The Justice Department, describing Google as a “monopoly gatekeeper for the internet,” has alleged in its 64-page lawsuit that the $1 trillion company is “unlawfully maintaining monopolies in the markets for general search services, search advertising, and general search text advertising in the United States.”

The agency has accused Google of blocking competition and preventing other search engines from scaling their services by entering into exclusive agreements with device manufacturers like Apple and Samsung as well as telecom service providers.

Explained: US’ Landmark Antitrust Case Against Google’s ‘Monopoly’

  1. 1. WHAT ARE THE CORE ALLEGATIONS AGAINST GOOGLE?

    While the lawsuit refers to Google’s alleged anti-competitive practices with regards to American companies, consumers and advertisers, the core allegations have found an echo across the European Union and, in recent times in India as well.

    The Quint dissects and decodes the lawsuit, Google’s response and explains why this is a landmark case, one that may take years to actually go to trial and what implications it could have for Google, India and the internet economy at large.

    The US Justice Department’s lawsuit begins its allegations by stating “Two decades ago, Google became the darling of Silicon Valley as a scrappy startup with an innovative way to search the emerging internet.
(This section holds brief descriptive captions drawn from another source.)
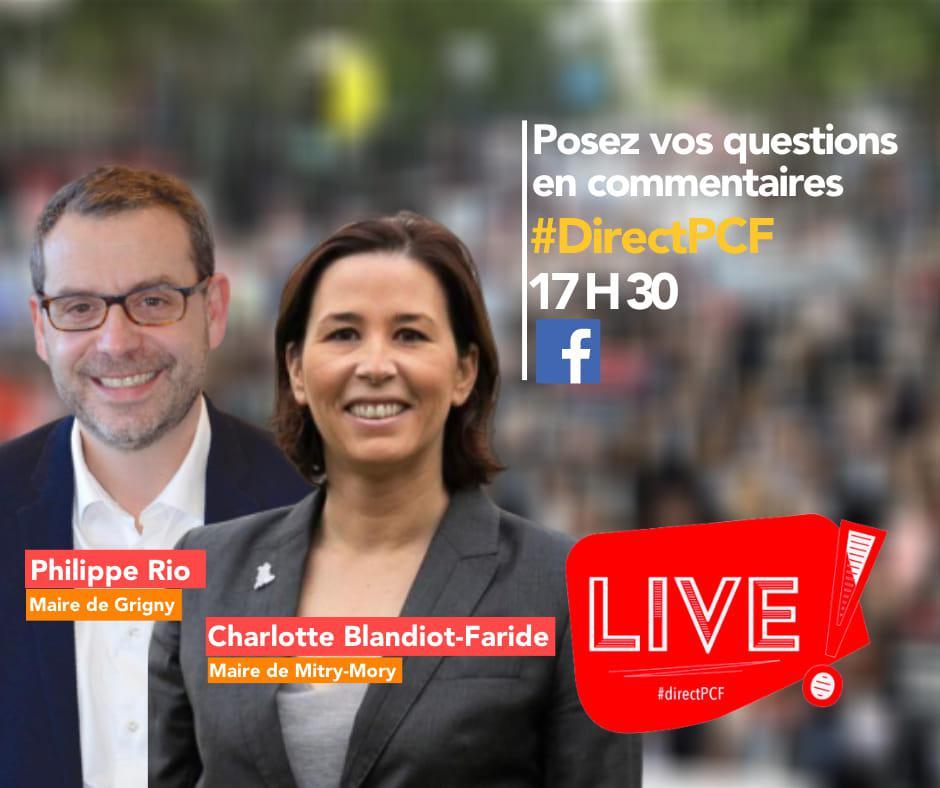 #directPCF avec Charlotte Blandiot-Faride, maire (PCF) de Mitry-Mory, et Philippe Rio, maire (PCF) de Grigny - 6 mai 2020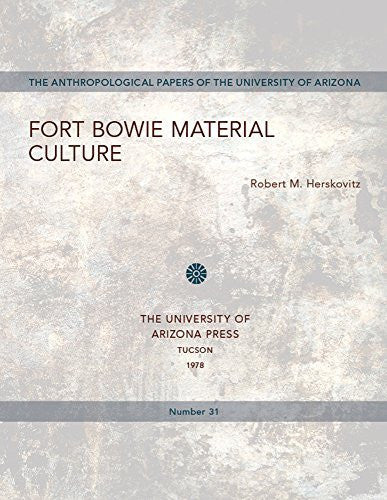 Fort Bowie Material Culture (Anthropological Papers)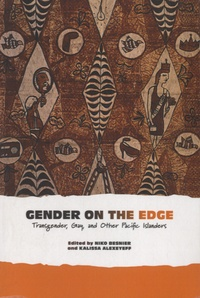 Niko Besnier - Gender on the Edge - Transgender, Gay and Other Pacific Islanders.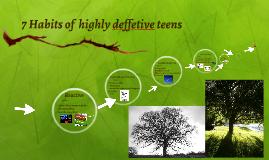 7 Habits of  highly effetive teens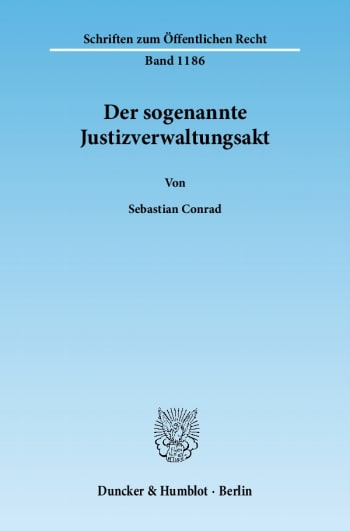 Cover: Der sogenannte Justizverwaltungsakt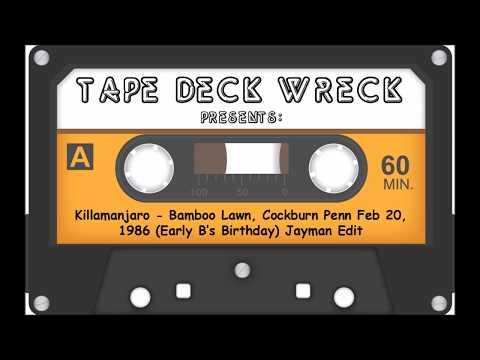 Killamanjaro - Bamboo Lawn, Cockburn Penn, Feb 20, 1986 (Early B's Birthday)  Jayman Edit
That Google is long gone.”

    It is important to note that the Department has gone after the Google’s core search engine services, which lies at the foundation of its conglomerate of other services like advertising, video, data mining.

    Having investigated present day Google, the agency has listed the following as its primary allegations against Google’s alleged anti-competitive practices:

    • They have had harmful effects on competition and consumers
    • Entering exclusionary agreements with companies like Apple, LG, Samsung to to be their default search engine
    • Google, through its search engine, has become the monopoly gatekeeper of the internet
    • Other search engines have no real chance of competing as they are “denied vital distribution, scale, and product recognition”
    • Denying competitors to scale effectively
    • Blocking vital distribution channels for competitors and, by doing so, Google “thwarts potential innovation.”
    Expand
  2. 2. WHAT DOES GOOGLE HAVE TO SAY?

    In a strong rebuttal, Google has responded to the allegations, calling them “deeply flawed”. Google’s response has two primary parts:

    1. Americans don’t use Google because they have to – they use it because they choose to
    2. Our competitors are readily available too, if you want to use them.
    In an official blog, Kent Walker, SVP of Global affairs, writes, “People use Google because they choose to, not because they’re forced to, or because they can’t find alternatives.”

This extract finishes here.